From b8e25efdd47a1cdf35c60735a52b954fb050ac23 Mon Sep 17 00:00:00 2001
From: Sergei Trofimov <sergei.trofimov@arm.com>
Date: Fri, 10 Jul 2015 11:43:21 +0100
Subject: [PATCH] ssh: attempt to deal with dropped connections

---
 wlauto/common/linux/device.py |  5 ++--
 wlauto/utils/ssh.py           | 45 +++++++++++++++++++++++------------
 2 files changed, 33 insertions(+), 17 deletions(-)

diff --git a/wlauto/common/linux/device.py b/wlauto/common/linux/device.py
index 6e2364ab..1f00faed 100644
--- a/wlauto/common/linux/device.py
+++ b/wlauto/common/linux/device.py
@@ -580,8 +580,9 @@ class LinuxDevice(BaseLinuxDevice):
             raise DeviceError('Could not connect to {} after reboot'.format(self.host))
 
     def connect(self):  # NOQA pylint: disable=R0912
-        self.shell = SshShell(password_prompt=self.password_prompt, timeout=self.default_timeout)

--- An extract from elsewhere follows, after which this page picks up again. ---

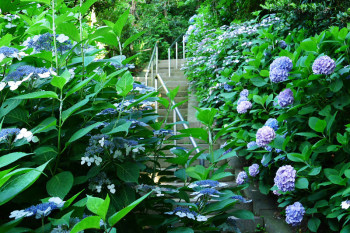 Path of hydrangea links to the dungeon.
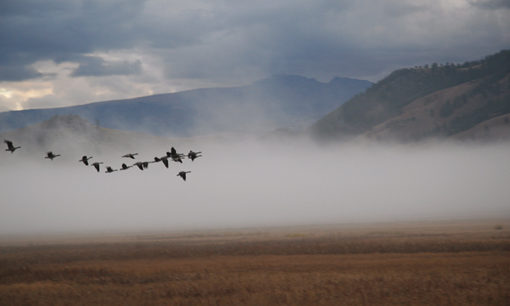 Geese Landing in Jackson Hole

-        self.shell.login(self.host, self.username, self.password, self.keyfile, self.port, telnet=self.use_telnet)
+        self.shell = SshShell(password_prompt=self.password_prompt,
+                              timeout=self.default_timeout, telnet=self.use_telnet)
+        self.shell.login(self.host, self.username, self.password, self.keyfile, self.port)
         self._is_ready = True
 
     def disconnect(self):  # NOQA pylint: disable=R0912
diff --git a/wlauto/utils/ssh.py b/wlauto/utils/ssh.py
index 91e84e1b..d6d3db7a 100644
--- a/wlauto/utils/ssh.py
+++ b/wlauto/utils/ssh.py
@@ -109,13 +109,15 @@ class SshShell(object):
     default_password_prompt = '[sudo] password'
     max_cancel_attempts = 5
 
-    def __init__(self, password_prompt=None, timeout=10):
+    def __init__(self, password_prompt=None, timeout=10, telnet=False):
         self.password_prompt = password_prompt if password_prompt is not None else self.default_password_prompt
         self.timeout = timeout
+        self.telnet = telnet
         self.conn = None
         self.lock = threading.Lock()
+        self.connection_lost = False
 
-    def login(self, host, username, password=None, keyfile=None, port=None, timeout=None, telnet=False):
+    def login(self, host, username, password=None, keyfile=None, port=None, timeout=None):
         # pylint: disable=attribute-defined-outside-init
         logger.debug('Logging in {}@{}'.format(username, host))
         self.host = host
@@ -124,7 +126,7 @@ class SshShell(object):
         self.keyfile = check_keyfile(keyfile) if keyfile else keyfile
         self.port = port
         timeout = self.timeout if timeout is None else timeout
-        self.conn = ssh_get_shell(host, username, password, self.keyfile, port, timeout, telnet)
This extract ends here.